Anthony Baxter here routinely runs with a ridiculous <wink> ham:spam ratio
too, but you're even way beyond him (his is about 6:1).  This brings out
effects I've never seen before.

>   Worst case recently was a message which scored as solid ham.  I
>   trained on it as "Spam", and rescored it. It still scored 5 - solid
>   ham.

That's because you're *not* hapax-driven.  If you were, the score would have
shot up to 100 (maybe 99).  All ham contains spam words, and my guess is
you've got so much more ham than spam that it's drowning out the spam.
That's but picturesque but inaccurate <wink>.  A more accurate speculation
was given above.

>   My immediate reaction was "But I just *told* you it's spam!". I know
>   that isn't how the classifier works, but even so it was unsettling.
>   FWIW, I attach the spam clues for this one (I don't know if they make
>   any sense in isolation, but it can't hurt...)

No more than what I copied above.  If you like, send me the original (as an
attachment), and I'll score it under my well-trained classifier (the one I
parked last week when starting the mistake-only training experiment).  That
one was trained on about 2 thousand recent spam.

If that works better for me than for you, then I'd like tp try another
experiment, shipping you just the stronger-than-hapax spam words from that
classifier, along with a bit of code you can run to *merge* that into your
own classifier.  That would be an experiment in "seeding" a classifier,
something we haven't gotten a good start on here yet.

> * I don't know how long it will be before I start grudging the use of
>   disk space to store spam.

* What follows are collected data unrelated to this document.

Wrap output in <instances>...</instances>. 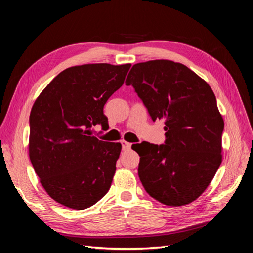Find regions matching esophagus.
Wrapping results in <instances>:
<instances>
[{
	"label": "esophagus",
	"instance_id": "34e87169",
	"mask_svg": "<svg viewBox=\"0 0 253 253\" xmlns=\"http://www.w3.org/2000/svg\"><path fill=\"white\" fill-rule=\"evenodd\" d=\"M120 142H121V145H122V150H124V151H127V150L131 149V147H132V143L126 142L125 140H121Z\"/></svg>",
	"mask_w": 253,
	"mask_h": 253
}]
</instances>
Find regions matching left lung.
Listing matches in <instances>:
<instances>
[{
    "label": "left lung",
    "mask_w": 253,
    "mask_h": 253,
    "mask_svg": "<svg viewBox=\"0 0 253 253\" xmlns=\"http://www.w3.org/2000/svg\"><path fill=\"white\" fill-rule=\"evenodd\" d=\"M126 85L134 87L153 121H165V144L135 150L144 190L167 206L192 203L221 164L224 120L213 90L186 65L170 60L133 65Z\"/></svg>",
    "instance_id": "left-lung-1"
}]
</instances>
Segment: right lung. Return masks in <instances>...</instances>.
Wrapping results in <instances>:
<instances>
[{
    "mask_svg": "<svg viewBox=\"0 0 253 253\" xmlns=\"http://www.w3.org/2000/svg\"><path fill=\"white\" fill-rule=\"evenodd\" d=\"M131 64L68 67L37 98L29 116V158L53 201L83 210L112 185L121 144L99 140L96 125H108L103 106L121 87Z\"/></svg>",
    "mask_w": 253,
    "mask_h": 253,
    "instance_id": "obj_1",
    "label": "right lung"
}]
</instances>
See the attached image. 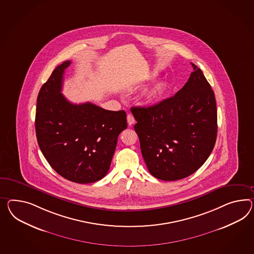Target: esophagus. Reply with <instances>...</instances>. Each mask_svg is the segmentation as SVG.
Listing matches in <instances>:
<instances>
[{
    "instance_id": "obj_1",
    "label": "esophagus",
    "mask_w": 254,
    "mask_h": 254,
    "mask_svg": "<svg viewBox=\"0 0 254 254\" xmlns=\"http://www.w3.org/2000/svg\"><path fill=\"white\" fill-rule=\"evenodd\" d=\"M127 123H128L129 126H131L132 124L135 123V120H134V118H133L131 114H128L127 115Z\"/></svg>"
}]
</instances>
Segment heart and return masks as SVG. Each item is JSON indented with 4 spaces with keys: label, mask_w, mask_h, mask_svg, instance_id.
Returning <instances> with one entry per match:
<instances>
[{
    "label": "heart",
    "mask_w": 254,
    "mask_h": 254,
    "mask_svg": "<svg viewBox=\"0 0 254 254\" xmlns=\"http://www.w3.org/2000/svg\"><path fill=\"white\" fill-rule=\"evenodd\" d=\"M161 89H162V85H157L156 88L154 89V91H153V93L151 94V98H156V96H157V95L159 94V92L161 91Z\"/></svg>",
    "instance_id": "obj_1"
}]
</instances>
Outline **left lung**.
I'll list each match as a JSON object with an SVG mask.
<instances>
[{"label": "left lung", "mask_w": 254, "mask_h": 254, "mask_svg": "<svg viewBox=\"0 0 254 254\" xmlns=\"http://www.w3.org/2000/svg\"><path fill=\"white\" fill-rule=\"evenodd\" d=\"M191 65L193 72L175 96L151 107L130 109L144 162L158 180L173 182L191 175L215 146V93L202 70Z\"/></svg>", "instance_id": "1"}]
</instances>
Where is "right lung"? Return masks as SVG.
<instances>
[{
	"label": "right lung",
	"mask_w": 254,
	"mask_h": 254,
	"mask_svg": "<svg viewBox=\"0 0 254 254\" xmlns=\"http://www.w3.org/2000/svg\"><path fill=\"white\" fill-rule=\"evenodd\" d=\"M70 64L66 61L56 67L39 90L37 140L59 175L70 182L92 183L104 178L110 169L118 136L127 128L126 112L68 101L61 91L64 70Z\"/></svg>",
	"instance_id": "right-lung-1"
}]
</instances>
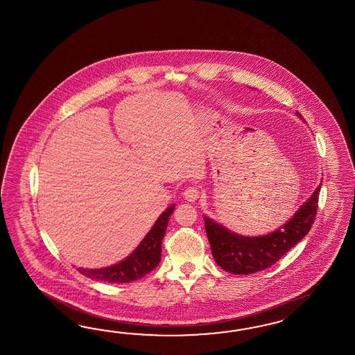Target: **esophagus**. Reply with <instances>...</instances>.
Here are the masks:
<instances>
[{"mask_svg": "<svg viewBox=\"0 0 355 355\" xmlns=\"http://www.w3.org/2000/svg\"><path fill=\"white\" fill-rule=\"evenodd\" d=\"M183 196L187 201L195 202L200 198V191L196 187H189L187 190L183 192Z\"/></svg>", "mask_w": 355, "mask_h": 355, "instance_id": "1", "label": "esophagus"}]
</instances>
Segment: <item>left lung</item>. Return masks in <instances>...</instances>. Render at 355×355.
<instances>
[{"label":"left lung","mask_w":355,"mask_h":355,"mask_svg":"<svg viewBox=\"0 0 355 355\" xmlns=\"http://www.w3.org/2000/svg\"><path fill=\"white\" fill-rule=\"evenodd\" d=\"M320 191V186L281 230L266 236H240L205 216L209 243L218 266L234 275H251L273 266L311 231L318 210Z\"/></svg>","instance_id":"obj_1"}]
</instances>
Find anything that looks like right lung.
<instances>
[{
    "label": "right lung",
    "mask_w": 355,
    "mask_h": 355,
    "mask_svg": "<svg viewBox=\"0 0 355 355\" xmlns=\"http://www.w3.org/2000/svg\"><path fill=\"white\" fill-rule=\"evenodd\" d=\"M173 210L174 205H172L157 218L154 227L128 258L106 268H78L79 272L88 278L110 284H127L146 276L147 273L157 267L160 261L162 241L169 222V216L173 214Z\"/></svg>",
    "instance_id": "obj_1"
}]
</instances>
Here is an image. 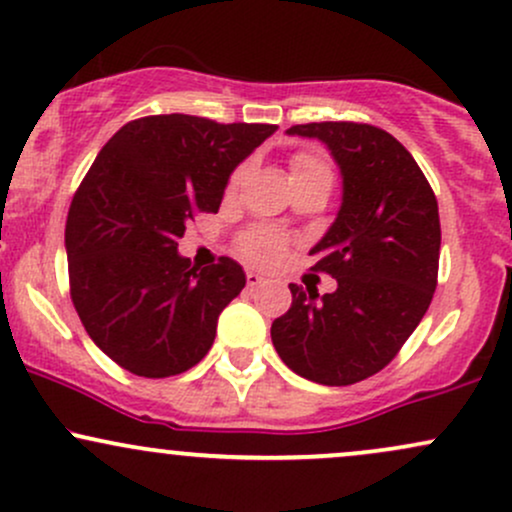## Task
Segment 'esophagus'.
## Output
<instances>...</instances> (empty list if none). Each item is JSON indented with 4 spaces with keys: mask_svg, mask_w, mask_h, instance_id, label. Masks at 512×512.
<instances>
[{
    "mask_svg": "<svg viewBox=\"0 0 512 512\" xmlns=\"http://www.w3.org/2000/svg\"><path fill=\"white\" fill-rule=\"evenodd\" d=\"M245 284H248V289H257V286L264 284V279H262L260 274L248 272V274H245Z\"/></svg>",
    "mask_w": 512,
    "mask_h": 512,
    "instance_id": "esophagus-1",
    "label": "esophagus"
}]
</instances>
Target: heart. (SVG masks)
<instances>
[{"label": "heart", "instance_id": "b5f03b06", "mask_svg": "<svg viewBox=\"0 0 512 512\" xmlns=\"http://www.w3.org/2000/svg\"><path fill=\"white\" fill-rule=\"evenodd\" d=\"M245 168H238L236 173L228 180V192H236V187L243 180ZM301 178H330L332 180V166L322 156L308 154L301 151L291 158V180ZM236 250L243 260L257 267H276L286 257L289 250V238L272 226H252L243 231L236 240Z\"/></svg>", "mask_w": 512, "mask_h": 512}]
</instances>
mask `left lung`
<instances>
[{
    "instance_id": "obj_1",
    "label": "left lung",
    "mask_w": 512,
    "mask_h": 512,
    "mask_svg": "<svg viewBox=\"0 0 512 512\" xmlns=\"http://www.w3.org/2000/svg\"><path fill=\"white\" fill-rule=\"evenodd\" d=\"M289 134L330 146L344 199L310 250L313 272L337 291L289 284L291 308L272 322L276 354L320 385H354L399 354L438 286V199L419 163L385 129L366 122H308Z\"/></svg>"
}]
</instances>
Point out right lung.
I'll return each mask as SVG.
<instances>
[{
  "label": "right lung",
  "mask_w": 512,
  "mask_h": 512,
  "mask_svg": "<svg viewBox=\"0 0 512 512\" xmlns=\"http://www.w3.org/2000/svg\"><path fill=\"white\" fill-rule=\"evenodd\" d=\"M274 129L139 117L88 168L64 228L69 293L88 337L120 368L170 378L207 356L245 272L228 257L195 267L178 255V238L199 214L219 211L228 175Z\"/></svg>",
  "instance_id": "add662e5"
}]
</instances>
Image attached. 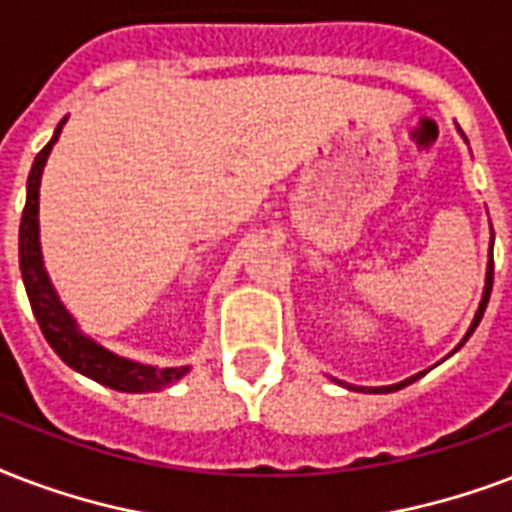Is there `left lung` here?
Wrapping results in <instances>:
<instances>
[{"mask_svg":"<svg viewBox=\"0 0 512 512\" xmlns=\"http://www.w3.org/2000/svg\"><path fill=\"white\" fill-rule=\"evenodd\" d=\"M459 133H462V130H459ZM491 245H494V232H491ZM491 283H494V259H491V248H489V264H486V283H483L481 304H478V310H475V318H473V323H470V328H467L465 339H462V342L457 344V350H459V347H462V344L467 342V339H470V334H473L475 328H478V323H481L483 312H486V304H489ZM457 350H454V352H457ZM419 376H425V371H422V374L408 376V379H403V382H398V384H387V387H358V384H347V382H342V379H334V382H336V384H342V387H347V390H355V392H374V395H379V392H395V390H400V387H406V384L417 382Z\"/></svg>","mask_w":512,"mask_h":512,"instance_id":"8db88e82","label":"left lung"}]
</instances>
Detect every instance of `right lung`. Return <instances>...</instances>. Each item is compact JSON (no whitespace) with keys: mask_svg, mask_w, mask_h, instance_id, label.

At that point, the nasty question of
>   whether I keep it, or risk being unable to recreate my database,
>   becomes important.

At 300 measly spam saved, I should remind you that a gigabyte of disk space
costs less than the value of your time worrying about it <wink>.

> I need to look at how to get some more information out of the
> classifier, to try to understand how much of the good results I see
> are down to luck (hapaxes, I guess - which makes me think of "happy
> accidents" rather than its real meaning...)

Cool!  When hapaxes work, they *are* happy accidents!  I like it.

> and hence is fragile, and how much is actually solid.  Can anyone point
> me at the right part of the code to read to find this?

classifier.py contains all the code for probability estimation and scoring.